Excerpted passage:
======

Mother! is an infuriating and puzzling roller coaster whose stomach-churning twists and turns end in a ride that just falls off the rails. Aronofsky’s suffocating allegorical layers lack the subtlety they so desperately need in order to actually make an impact. And, like the house that’s being invaded in the film, Aronofsky disturbs our psyches with punch after punch of parabolic pontification that ends up being not only tiresome, but also obnoxiously half-baked. The film’s Goya-esque crescendo is a poisonous Pick ‘n Mix of messages that converges so many different statements through its imagery, that mother!’s climax seems to give up on caring what it’s trying to convey, so long as audiences walk away with something. But with his dizzying barrage of increasingly over-the-top atrocities, Aronofsky’s final act is bewilderingly heavy and just too messy to take seriously.

Perhaps the most abhorrent aspect of mother! is the fact that, among the uncomfortable ugliness that unfolds before us, Aronofsky is clearly trying to make a statement about the neglect and mistreatment of women. Yet in seemingly trying to do so, the deluded director creates an altogether hypocritical and fundamentally misogynistic portrayal of women’s place in society. Although the entire film is seen through “mother’s” eyes, and intimate handheld cameras give us her dizzying, sickened perspective on events that are menacing her at every turn, the main female character exists solely in order for abuse to be heaped upon her. This faux-feminism might be vindicated in some way if “mother” had been portrayed as more than just a vessel for her husband’s self-pitying need for validation. But the sheer hatred of women that Aronofsky rains down upon his main female character leaves an unsavoury after-taste and little redemption for this directorial choice in the final scene of the film.

======

Material shown:

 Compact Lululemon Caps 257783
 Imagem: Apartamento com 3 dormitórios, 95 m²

======

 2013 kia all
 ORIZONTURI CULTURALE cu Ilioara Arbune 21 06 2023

======

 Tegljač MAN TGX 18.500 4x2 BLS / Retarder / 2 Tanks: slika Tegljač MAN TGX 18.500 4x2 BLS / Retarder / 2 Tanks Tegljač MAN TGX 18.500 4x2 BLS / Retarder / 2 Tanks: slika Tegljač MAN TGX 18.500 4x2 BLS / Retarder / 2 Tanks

======

To do:
A – In the mother! review, rewrite the part between "Mother! is an" and "to take seriously.", inclusive, putting "carnival ride" in place of "roller coaster".
B – According to the mother! review, through whose eyes is the entire film seen?

Task-by-task answers:
A –
Mother! is an infuriating and puzzling carnival ride whose stomach-churning twists and turns end in a ride that just falls off the rails. Aronofsky’s suffocating allegorical layers lack the subtlety they so desperately need in order to actually make an impact. And, like the house that’s being invaded in the film, Aronofsky disturbs our psyches with punch after punch of parabolic pontification that ends up being not only tiresome, but also obnoxiously half-baked. The film’s Goya-esque crescendo is a poisonous Pick ‘n Mix of messages that converges so many different statements through its imagery, that mother!’s climax seems to give up on caring what it’s trying to convey, so long as audiences walk away with something. But with his dizzying barrage of increasingly over-the-top atrocities, Aronofsky’s final act is bewilderingly heavy and just too messy to take seriously.

B – Through "mother's" eyes.